夏沫倒也不慌,笑吟吟的看著皇帝,“皇上,霜白的話還沒說完,能否讓霜白把話說完?”
“也好讓霜白心服口服…”
夏沫之所以這麼說,為的就是凸顯皇帝的公正,慕容仲離聽她這麼一說,便又點了點頭,揮退兩人,“你們暫且退下,看她還有何話說!”
兩旁退下,夏沫得了自由,朝著夏凌雲道:“大少爺想讓我死,也得讓我做個明白鬼吧?”
夏凌雲卻是把臉偏向一旁,冷哼一聲,沒有說話。
皇帝都發話了,讓她把話說完,他又能怎麼樣?
無非就是心裡不痛快而已。
夏沫重新踱回林軒跟前,“林軒,那封信既然毀了,這內容你總是記得的吧?”
林軒摸了摸頭,有些為難的看著她,“霜白,時間太久,我有些…”
不等他的話說完,夏沫立刻又道:“林軒,我記得我寫給你的是一首五言律詩,一共就那麼四句話,很好記的…”
林軒哪裡知道?
“這…我…實在是有些想不起來了,不如你稍加提示我一下吧…”
他急忙朝著夏沫堆起笑臉,“霜白,都是我不好,我不該把那封信毀了,你…能原諒我嗎?”
夏沫在心底冷哼一聲:原諒你個大頭鬼!這般害我,豈能輕饒!
嘴上卻是道:“提示你也不是不行,只是,由此可見,你對我分明沒有心那…”
“你說你與我情投意合,卻…原來都是假的,我只寫過這麼一首詩給你,不過二十幾個字,你竟然都不記得了,這怎麼可能是情投意合之人說出來的話…”
“林軒,你必是與我不相熟吧?要不然這樣通俗易懂的一首詩,連五歲的娃娃都能誦背,你怎麼會記不起來?”
她越是這麼說,那林軒越是心慌,越慌就越亂,不停的抹著額際的冷汗,看向夏凌雲求救。
夏凌雲哪裡體會他的辛苦,朝他瞪了一眼,“叫你揹你就背,不就是二十個字麼?哪有那麼難!”
一邊是夏霜白的步步緊逼,一邊是夏凌雲的不屑一顧,把個林軒夾在中間,好生為難。
他是讀過幾年書,正是因為讀過書,才知道這情詩不能亂背,夏霜白好生厲害,這一下便戳中了他的要害,倘若背不出來,必是不被輕饒,倘若背出來了,萬一不是,更加難堪。
越急便越是心慌,那汗珠就像是雨水一般,把他渾身上下都打溼了個通透。
想去找妻子求救,很可惜,明煙時下仍然在簾子後面,看他一眼都難。島盡他劃。
等得久了,眾人便有點不耐煩起來,慕容瑄第一個發難,“不就是一首詩麼?你既說與霜白情投意合,情到濃時她送予你的詩你自不會忘記,如此拖延時間,是你不知道麼?”

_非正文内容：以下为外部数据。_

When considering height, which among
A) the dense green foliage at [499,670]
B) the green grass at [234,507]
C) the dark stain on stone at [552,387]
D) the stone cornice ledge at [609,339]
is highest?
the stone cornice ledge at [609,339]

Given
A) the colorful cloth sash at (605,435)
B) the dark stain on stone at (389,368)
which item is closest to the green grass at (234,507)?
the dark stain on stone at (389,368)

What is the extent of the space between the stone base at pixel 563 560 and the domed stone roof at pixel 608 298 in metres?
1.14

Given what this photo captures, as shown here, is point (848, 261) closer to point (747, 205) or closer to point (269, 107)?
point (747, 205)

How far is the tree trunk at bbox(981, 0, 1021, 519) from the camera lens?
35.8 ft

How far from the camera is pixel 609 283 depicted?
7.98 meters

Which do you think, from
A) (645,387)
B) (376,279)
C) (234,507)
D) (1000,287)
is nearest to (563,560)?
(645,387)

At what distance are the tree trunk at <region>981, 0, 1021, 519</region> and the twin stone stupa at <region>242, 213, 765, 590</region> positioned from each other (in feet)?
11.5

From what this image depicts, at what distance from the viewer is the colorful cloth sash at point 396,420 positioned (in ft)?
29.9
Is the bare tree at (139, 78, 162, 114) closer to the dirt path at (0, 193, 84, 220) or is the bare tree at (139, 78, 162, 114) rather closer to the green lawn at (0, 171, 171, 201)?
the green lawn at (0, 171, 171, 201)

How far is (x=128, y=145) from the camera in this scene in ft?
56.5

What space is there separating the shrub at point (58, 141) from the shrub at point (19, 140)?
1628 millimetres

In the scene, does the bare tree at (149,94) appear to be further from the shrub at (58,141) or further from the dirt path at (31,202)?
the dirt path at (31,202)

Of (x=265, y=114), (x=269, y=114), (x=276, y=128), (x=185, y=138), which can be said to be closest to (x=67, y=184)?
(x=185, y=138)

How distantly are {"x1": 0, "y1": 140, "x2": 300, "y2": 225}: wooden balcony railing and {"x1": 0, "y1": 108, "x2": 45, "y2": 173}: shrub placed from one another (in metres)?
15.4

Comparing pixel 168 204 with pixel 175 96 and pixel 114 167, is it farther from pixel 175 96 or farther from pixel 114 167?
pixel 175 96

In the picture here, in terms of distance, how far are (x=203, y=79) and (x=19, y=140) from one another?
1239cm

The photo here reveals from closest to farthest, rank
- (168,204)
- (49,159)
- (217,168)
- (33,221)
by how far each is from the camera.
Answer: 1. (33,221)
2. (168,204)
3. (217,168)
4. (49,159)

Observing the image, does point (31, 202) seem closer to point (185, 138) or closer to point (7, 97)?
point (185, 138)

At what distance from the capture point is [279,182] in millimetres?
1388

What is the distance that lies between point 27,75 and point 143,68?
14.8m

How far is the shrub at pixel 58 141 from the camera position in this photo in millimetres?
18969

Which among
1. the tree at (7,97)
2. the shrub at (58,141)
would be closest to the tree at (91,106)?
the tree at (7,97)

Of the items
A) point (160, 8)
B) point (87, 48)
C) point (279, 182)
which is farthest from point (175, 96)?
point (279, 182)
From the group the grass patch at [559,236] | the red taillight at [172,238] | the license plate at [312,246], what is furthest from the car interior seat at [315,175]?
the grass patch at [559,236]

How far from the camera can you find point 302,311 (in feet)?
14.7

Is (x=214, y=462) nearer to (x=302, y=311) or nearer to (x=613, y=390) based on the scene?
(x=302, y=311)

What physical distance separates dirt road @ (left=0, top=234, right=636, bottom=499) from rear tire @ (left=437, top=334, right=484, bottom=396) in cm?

慕容琰跟著也道:“你既不知道,又何來是霜白的情郎一說?依本殿下看,你分明就是誣陷霜白!”
此語一出,林軒驚得全身的肉都在跳,連呼吸都變得不自在起來,“我…我…”
一邊說,一邊又用袖子去擦額際落下來的汗,“我自然是記得的,不就是那首…”
夏沫卻在此時輕輕的吟道:“我住長江頭…”後面的她便沒有再說下去。
在夏沫的提示下,他終於唸了出來,“我住長江頭,君住長江尾。日日思君不見君,共飲長江水。”
夏沫笑了,笑裡帶了幾分溫柔,幾分媚惑,“你確定是這一首麼?”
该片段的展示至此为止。